Fragmento para leer:
▼▼▼
Combatiente en España
Inconforme con las adhesiones simbólicas a la causa republicana en España, se incorporó a las Brigadas Internacionales y fue herido en combate (en algún lugar menciona, creo, los buenos cartuchos mexicanos que utilizaba). Su puntual testimonio -Homenaje a Cataluña indignó a los comunistas porque reveló los crímenes de Stalin contra el POUM.

Entre nosotros abundaban los socialistas que jamás habían visto un obrero, ya no digamos convivido con él. Orwell fue siempre un socialista práctico, convencido y aun radical (durante la guerra propuso la nacionalización de tierras, minas, ferrocarriles, bancos e industrias), pero su socialismo fue antitotalitario (de ahí La granja de animales). Pertenece a la noble genealogía del socialismo inglés (no marxista) que recogió la herencia liberal: Owen, Morris y el propio Alexander Herzen, que, si bien era ruso, vivió en Londres y desde allí editó su revista La Campana. Por eso despreciaba a los partidarios del totalitarismo desde la comodidad del liberalismo:

"Todos siguen la misma trayectoria: la escuela pública, la Universidad, algunos viajes fuera y luego Londres. El hambre, el esfuerzo, la soledad, el exilio, la guerra, la prisión, la persecución, el trabajo manual son sólo palabras. Apenas sorprende que para la gran tribu de 'la recta izquierda' haya sido tan fácil condonar las purgas del régimen soviético y los horrores del 'primer plan quinquenal'...Todos tan gloriosamente incapaces de entender el verdadero significado de lo que ocurría".

Orwell creía en la verdad, así de simple. Pensaba que el escamoteo de la verdad –su distorsión por parte de intereses políticos o su adulteración por parte de las ideologías- era la enfermedad moral del siglo XX. Para contrarrestarla escribió 1984. "El totalitarismo demanda la continua alteración de la verdad histórica y, en el largo plazo, la duda sobre la existencia misma de la verdad objetiva". Imaginó al hombre desprovisto de la más elemental libertad: la de creer en los datos inmediatos de su experiencia, aquello que ve, escucha, siente. Lo más grave, a su juicio, era el descrédito de la verdad objetiva entre los escritores. Esa tendencia, no del todo superada en nuestros días, le parecía suicida.

En estos tiempos fundamentalistas, acaso el ensayo más actual de Orwell es "Lear, Tolstói y el bufón". Su tema es la querella entre dos actitudes ante la vida: la religiosa y la humanista. En busca de una santidad sin desprendimiento, más bien intolerante e imperiosa, el viejo Tolstói - aduce Orwell- busca reducir las dimensiones de esta vida y por eso escribe un panfleto contra Shakespeare, "que amaba la superficie de la tierra y los procesos de la vida" con todo su bagaje de pasiones cómicas, absurdas y trágicas. Tolstói quería, como Gandhi, ser un santo, y Orwell detestaba la santidad, la veía como una forma de la autocomplacencia y el egoísmo, una manera retorcida de dominar a los demás.
▲▲▲
Instrucciones:
1) Traduzca al inglés esta oración del fragmento: "Lo más grave, a su juicio, era el descrédito de la verdad objetiva entre los escritores."
2) Por favor, copie del fragmento el pasaje que empieza en "Orwell creía en" y termina en "le parecía suicida.".

Datos de origen:
▼▼▼
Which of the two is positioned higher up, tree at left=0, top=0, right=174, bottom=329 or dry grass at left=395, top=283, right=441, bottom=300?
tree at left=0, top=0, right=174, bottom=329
▲▲▲
▼▼▼
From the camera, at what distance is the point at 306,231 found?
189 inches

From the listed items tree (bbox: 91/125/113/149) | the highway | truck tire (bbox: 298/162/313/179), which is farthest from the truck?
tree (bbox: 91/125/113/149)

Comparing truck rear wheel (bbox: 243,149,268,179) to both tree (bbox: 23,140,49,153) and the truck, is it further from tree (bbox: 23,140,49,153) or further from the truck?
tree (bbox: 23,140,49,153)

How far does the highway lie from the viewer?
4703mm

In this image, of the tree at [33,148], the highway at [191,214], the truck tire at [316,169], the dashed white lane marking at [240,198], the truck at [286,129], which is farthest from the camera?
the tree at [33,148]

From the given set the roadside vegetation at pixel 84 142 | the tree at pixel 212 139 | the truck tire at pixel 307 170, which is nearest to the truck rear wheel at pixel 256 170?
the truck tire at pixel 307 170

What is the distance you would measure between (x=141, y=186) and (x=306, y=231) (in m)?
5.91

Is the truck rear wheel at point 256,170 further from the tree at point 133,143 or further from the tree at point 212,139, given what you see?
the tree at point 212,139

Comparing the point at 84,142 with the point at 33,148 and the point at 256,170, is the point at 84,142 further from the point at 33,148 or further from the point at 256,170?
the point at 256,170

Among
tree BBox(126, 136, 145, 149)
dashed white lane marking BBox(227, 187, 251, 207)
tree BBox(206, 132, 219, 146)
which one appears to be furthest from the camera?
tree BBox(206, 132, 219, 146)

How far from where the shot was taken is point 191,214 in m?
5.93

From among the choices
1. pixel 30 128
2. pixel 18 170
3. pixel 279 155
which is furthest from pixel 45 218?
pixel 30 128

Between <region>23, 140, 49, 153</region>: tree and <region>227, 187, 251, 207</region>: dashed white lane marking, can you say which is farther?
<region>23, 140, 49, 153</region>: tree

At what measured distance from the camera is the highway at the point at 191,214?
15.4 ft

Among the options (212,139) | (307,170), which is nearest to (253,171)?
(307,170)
▲▲▲
Respuestas del ejercicio:
1) The most serious thing, in his view, was the discrediting of objective truth among writers.

2)
Orwell creía en la verdad, así de simple. Pensaba que el escamoteo de la verdad –su distorsión por parte de intereses políticos o su adulteración por parte de las ideologías- era la enfermedad moral del siglo XX. Para contrarrestarla escribió 1984. "El totalitarismo demanda la continua alteración de la verdad histórica y, en el largo plazo, la duda sobre la existencia misma de la verdad objetiva". Imaginó al hombre desprovisto de la más elemental libertad: la de creer en los datos inmediatos de su experiencia, aquello que ve, escucha, siente. Lo más grave, a su juicio, era el descrédito de la verdad objetiva entre los escritores. Esa tendencia, no del todo superada en nuestros días, le parecía suicida.